__YOUR GOAL__. Starting at the line that contains "According to the" and ending at the line that contains "8.77 metres", both included, present only those lines of the records as a Markdown table with the columns Row and Line text. Number each row and leave out blank lines.

---------- LISTED ENTRIES

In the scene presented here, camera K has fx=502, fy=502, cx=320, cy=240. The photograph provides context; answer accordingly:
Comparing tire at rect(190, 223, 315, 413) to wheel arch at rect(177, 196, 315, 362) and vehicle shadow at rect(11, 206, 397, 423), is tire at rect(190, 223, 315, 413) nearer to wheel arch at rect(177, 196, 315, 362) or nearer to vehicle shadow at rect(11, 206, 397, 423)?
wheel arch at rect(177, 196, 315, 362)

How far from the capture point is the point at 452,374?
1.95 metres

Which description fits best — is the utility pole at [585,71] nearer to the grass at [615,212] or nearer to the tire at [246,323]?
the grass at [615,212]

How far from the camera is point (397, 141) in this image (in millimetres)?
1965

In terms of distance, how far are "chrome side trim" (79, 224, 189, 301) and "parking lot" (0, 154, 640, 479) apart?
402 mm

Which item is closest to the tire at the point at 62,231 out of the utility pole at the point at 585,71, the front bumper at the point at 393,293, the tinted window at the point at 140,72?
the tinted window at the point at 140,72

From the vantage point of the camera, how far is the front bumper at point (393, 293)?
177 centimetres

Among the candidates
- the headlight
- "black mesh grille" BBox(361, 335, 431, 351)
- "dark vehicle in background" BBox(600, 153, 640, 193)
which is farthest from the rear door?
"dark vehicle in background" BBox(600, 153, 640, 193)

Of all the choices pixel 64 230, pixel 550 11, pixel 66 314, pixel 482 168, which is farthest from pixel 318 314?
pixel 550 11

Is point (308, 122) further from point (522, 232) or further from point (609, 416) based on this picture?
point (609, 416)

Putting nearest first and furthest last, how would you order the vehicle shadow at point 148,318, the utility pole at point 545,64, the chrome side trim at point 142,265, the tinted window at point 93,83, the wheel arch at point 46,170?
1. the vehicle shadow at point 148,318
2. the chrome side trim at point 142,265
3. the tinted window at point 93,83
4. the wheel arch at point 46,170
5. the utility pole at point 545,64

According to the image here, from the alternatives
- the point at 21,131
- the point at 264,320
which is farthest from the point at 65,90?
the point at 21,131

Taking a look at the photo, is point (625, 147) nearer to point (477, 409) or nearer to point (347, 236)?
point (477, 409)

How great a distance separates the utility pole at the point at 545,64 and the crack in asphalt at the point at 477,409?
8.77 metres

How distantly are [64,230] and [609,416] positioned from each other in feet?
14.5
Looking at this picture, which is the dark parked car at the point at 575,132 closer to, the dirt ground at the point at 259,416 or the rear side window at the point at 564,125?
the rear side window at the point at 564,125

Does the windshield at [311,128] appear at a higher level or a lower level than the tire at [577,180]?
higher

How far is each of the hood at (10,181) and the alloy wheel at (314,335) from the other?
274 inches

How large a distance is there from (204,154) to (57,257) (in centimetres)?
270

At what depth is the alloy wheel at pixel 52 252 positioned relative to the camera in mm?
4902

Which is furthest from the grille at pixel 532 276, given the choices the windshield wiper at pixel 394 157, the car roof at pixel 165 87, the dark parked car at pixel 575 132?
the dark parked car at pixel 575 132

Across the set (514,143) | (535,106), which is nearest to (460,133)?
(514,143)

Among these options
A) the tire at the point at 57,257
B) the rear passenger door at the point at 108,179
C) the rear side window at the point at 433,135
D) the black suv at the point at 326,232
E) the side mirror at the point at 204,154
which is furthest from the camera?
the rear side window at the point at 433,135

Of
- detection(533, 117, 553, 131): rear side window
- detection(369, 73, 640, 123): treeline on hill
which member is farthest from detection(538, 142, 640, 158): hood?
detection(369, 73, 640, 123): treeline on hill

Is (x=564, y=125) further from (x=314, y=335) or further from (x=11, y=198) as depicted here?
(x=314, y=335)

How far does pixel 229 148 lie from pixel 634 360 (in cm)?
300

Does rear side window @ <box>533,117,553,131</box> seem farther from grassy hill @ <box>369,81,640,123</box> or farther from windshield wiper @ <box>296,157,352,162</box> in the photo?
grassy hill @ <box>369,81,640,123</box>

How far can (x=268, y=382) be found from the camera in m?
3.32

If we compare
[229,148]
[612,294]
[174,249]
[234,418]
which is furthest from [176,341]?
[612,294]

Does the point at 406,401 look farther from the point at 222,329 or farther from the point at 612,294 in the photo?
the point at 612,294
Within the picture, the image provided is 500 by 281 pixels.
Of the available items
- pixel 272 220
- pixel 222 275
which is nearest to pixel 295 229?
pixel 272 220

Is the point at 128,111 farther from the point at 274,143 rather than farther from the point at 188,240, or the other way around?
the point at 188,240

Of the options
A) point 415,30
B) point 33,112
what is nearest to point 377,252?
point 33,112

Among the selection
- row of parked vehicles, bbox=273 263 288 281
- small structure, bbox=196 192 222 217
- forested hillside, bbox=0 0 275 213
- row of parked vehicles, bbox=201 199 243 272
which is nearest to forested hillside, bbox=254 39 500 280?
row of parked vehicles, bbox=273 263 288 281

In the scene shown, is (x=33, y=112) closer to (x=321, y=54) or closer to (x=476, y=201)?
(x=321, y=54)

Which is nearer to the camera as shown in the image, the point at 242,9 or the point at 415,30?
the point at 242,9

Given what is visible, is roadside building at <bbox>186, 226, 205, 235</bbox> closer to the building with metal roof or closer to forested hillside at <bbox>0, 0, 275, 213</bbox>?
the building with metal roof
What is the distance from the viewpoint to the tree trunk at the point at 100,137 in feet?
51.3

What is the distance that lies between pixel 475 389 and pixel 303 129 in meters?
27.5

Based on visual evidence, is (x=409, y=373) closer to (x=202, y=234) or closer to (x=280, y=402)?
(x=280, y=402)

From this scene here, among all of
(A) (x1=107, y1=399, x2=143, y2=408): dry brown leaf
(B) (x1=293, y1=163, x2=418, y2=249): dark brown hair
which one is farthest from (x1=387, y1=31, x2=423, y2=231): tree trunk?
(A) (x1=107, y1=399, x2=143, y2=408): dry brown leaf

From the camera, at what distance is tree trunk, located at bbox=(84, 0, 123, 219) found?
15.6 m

--------------------

__TASK SOLUTION__.
| Row | Line text |
|---|---|
| 1 | According to the image here, from the alternatives |
| 2 | - the point at 21,131 |
| 3 | - the point at 264,320 |
| 4 | which is farthest from the point at 65,90? |
| 5 | the point at 21,131 |
| 6 | Taking a look at the photo, is point (625, 147) nearer to point (477, 409) or nearer to point (347, 236)? |
| 7 | point (477, 409) |
| 8 | How great a distance separates the utility pole at the point at 545,64 and the crack in asphalt at the point at 477,409? |
| 9 | 8.77 metres |